Je ne l'avais pas en tête au moment où j'écrivais, mais quand je l'ai rencontrée, je suis tombé complètement amoureux d'elle parce que je sentais qu'elle avait cette envie de vivre, cette légèreté en elle. Quand je l'ai regardée dans les yeux, j'ai senti qu'il y avait encore cette petite fille en elle, ainsi que la dame qu'elle est aujourd'hui.
Maria Angeles est une femme de caractère ; elle est ancrée dans ses convictions et elle ne changera pas. Et je ressentais ça aussi pour Carmen. Elle ne va pas céder – ni aux attentes des gens, ni aux attentes de la société à l'égard de la vieillesse. Il y a beaucoup de pression sur les personnes âgées pour qu'elles adoptent une certaine attitude, qu'elles agissent comme si la vie était finie. Mais je pense que tant que nous sommes en vie, tant que nous respirons, tant que nous avons un cœur qui bat, nous devons être ouverts à ce que la vie a à nous donner.
Le personnage de l'antiquaire incarné par Ahmed Boulane bouleverse également les attentes. Nous le voyons d'abord comme quelqu'un qui profite de Maria Angeles, mais il s'avère être un homme adorable et un véritable protagoniste romantique.
Oh ouais. Lorsque j'écrivais et que cet homme est apparu dans mon imagination, je ne me suis pas assis et n'ai pas réfléchi au voyage qu'il allait faire. C'est pourquoi j'aime écrire. J'ai le sentiment de vivre le film au fur et à mesure que je l'écris avec mes personnages. J'aime le fait que nous avons souvent des idées préconçues, mais si nous savons regarder, nous pouvons parfois être surpris par d'autres choses qui ressortent. Je pense qu'il s'agit aussi inconsciemment de remettre en question notre façon de voir les choses à travers ce personnage.

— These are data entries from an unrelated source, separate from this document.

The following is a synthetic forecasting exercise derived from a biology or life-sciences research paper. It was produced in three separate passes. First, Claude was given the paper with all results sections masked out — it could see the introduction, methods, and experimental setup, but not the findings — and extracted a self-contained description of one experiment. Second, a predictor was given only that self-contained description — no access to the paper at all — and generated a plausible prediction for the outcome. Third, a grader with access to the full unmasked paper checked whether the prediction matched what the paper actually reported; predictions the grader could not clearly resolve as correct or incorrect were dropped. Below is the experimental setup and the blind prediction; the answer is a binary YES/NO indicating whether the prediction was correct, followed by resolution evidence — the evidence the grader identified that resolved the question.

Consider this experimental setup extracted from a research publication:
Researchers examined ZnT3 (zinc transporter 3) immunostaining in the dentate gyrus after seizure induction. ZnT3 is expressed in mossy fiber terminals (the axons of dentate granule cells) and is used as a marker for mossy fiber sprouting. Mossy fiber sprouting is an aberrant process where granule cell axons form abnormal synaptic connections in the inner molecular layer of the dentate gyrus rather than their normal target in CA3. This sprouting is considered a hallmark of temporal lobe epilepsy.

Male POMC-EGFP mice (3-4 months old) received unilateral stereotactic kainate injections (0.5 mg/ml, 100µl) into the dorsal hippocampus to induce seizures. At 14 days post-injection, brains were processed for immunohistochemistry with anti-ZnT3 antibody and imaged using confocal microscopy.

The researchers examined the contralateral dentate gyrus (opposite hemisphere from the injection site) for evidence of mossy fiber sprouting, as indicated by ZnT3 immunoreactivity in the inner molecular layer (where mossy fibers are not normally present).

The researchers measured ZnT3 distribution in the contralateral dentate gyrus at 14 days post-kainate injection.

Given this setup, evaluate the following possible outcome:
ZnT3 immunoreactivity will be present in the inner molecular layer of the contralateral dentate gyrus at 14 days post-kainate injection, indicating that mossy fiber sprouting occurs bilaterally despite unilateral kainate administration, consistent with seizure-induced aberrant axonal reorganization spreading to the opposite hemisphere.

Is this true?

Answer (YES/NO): NO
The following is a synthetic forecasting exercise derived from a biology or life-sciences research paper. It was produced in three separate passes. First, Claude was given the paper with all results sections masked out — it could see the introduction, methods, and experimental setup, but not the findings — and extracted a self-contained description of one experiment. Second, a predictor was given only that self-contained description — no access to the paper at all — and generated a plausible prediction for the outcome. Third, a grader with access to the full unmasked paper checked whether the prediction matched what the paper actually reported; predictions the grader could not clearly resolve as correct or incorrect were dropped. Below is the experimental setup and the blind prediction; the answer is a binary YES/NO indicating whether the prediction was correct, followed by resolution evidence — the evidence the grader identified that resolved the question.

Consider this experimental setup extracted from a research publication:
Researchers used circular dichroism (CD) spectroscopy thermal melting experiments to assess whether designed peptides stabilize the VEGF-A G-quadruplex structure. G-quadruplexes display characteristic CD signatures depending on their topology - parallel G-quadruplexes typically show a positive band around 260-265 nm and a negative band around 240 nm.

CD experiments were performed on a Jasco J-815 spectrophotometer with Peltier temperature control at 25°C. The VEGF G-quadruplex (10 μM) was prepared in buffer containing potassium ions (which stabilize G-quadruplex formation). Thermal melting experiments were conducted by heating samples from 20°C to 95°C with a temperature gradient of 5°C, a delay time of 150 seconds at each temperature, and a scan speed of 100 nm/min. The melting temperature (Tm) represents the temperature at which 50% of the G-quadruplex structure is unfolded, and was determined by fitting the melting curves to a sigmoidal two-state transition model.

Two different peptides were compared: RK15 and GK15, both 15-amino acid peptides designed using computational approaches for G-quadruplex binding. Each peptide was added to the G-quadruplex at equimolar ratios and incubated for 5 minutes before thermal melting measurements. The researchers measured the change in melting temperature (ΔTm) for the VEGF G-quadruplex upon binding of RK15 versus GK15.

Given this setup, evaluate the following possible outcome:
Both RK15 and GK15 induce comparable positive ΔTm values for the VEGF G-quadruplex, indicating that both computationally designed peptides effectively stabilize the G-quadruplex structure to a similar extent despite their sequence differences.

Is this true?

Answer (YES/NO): NO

Et encore une fois, il participe également à remettre en question la façon dont nous envisageons le vieillissement et la sexualité. Quand nous sommes jeunes, la sexualité est célébrée. Nous en parlons très ouvertement. Mais lorsqu'il s'agit de personnes âgées, il existe une sorte de tabou qui fait qu'il devient presque honteux d'en parler. Comme si c’était quelque chose qui devait s’effacer avec la vieillesse.
Je trouve que c'est tellement injuste et contre nature, et je voulais vraiment que ce film soit une célébration de la vieillesse. Il y a tellement de beauté dans la vieillesse et j'ai l'impression qu'on a tendance à cacher les corps vieillissants dans les films comme si c'était par peur de voir notre propre fin. Et je pense que nous devons être en paix avec cela. Je pense que vieillir est beau. Je pense que c'est un privilège de vieillir. Je pense que chaque ride de notre visage est vraiment un témoignage de la vie que nous avons vécue. Et donc pour moi, c'était aussi un défi de transmettre cette vision à travers ces personnages.
Le film se déroule dans une communauté de Tanger que vous connaissez bien, n'est-ce pas ?
Certainement. J'ai grandi à Tanger, une ville assez internationale. Et j'ai grandi avec les amis de ma grand-mère. Beaucoup d'entre eux étaient espagnols, dans cette grande communauté espagnole que j'ai vue diminuer d'année en année. Beaucoup d'enfants partent parce qu'ils ne comprennent pas le lien viscéral que leurs parents entretenaient avec Tanger. J'avais envie d'explorer le sentiment d'appartenance et de parler de cette communauté que très peu de gens connaissent.
C'est aussi une communauté très active et peuplée. Est-il difficile de tourner dans des rues et des marchés aussi bondés ?
C'est certainement un défi de filmer dans des décors naturels, mais c'est la seule façon que j'aime photographier. J'ai besoin de ressentir l'âme d'un lieu si je veux y tourner. Et dans un endroit comme celui-ci, ce que vous filmez est vivant. Vous devez prendre ce que votre environnement vous donne et l'intégrer. Je passe beaucoup de temps à écouter les voisins, à regarder par la fenêtre, à écouter le bruit. J'ai besoin de sentir que je fais partie de l'environnement, pas que j'arrive simplement avec un appareil photo.
Une version de cette histoire est apparue pour la première fois dans le numéro Below-the-Line/Documentaries/International du magazine de récompenses Jolie Bobine. En savoir plus sur le numéro ici.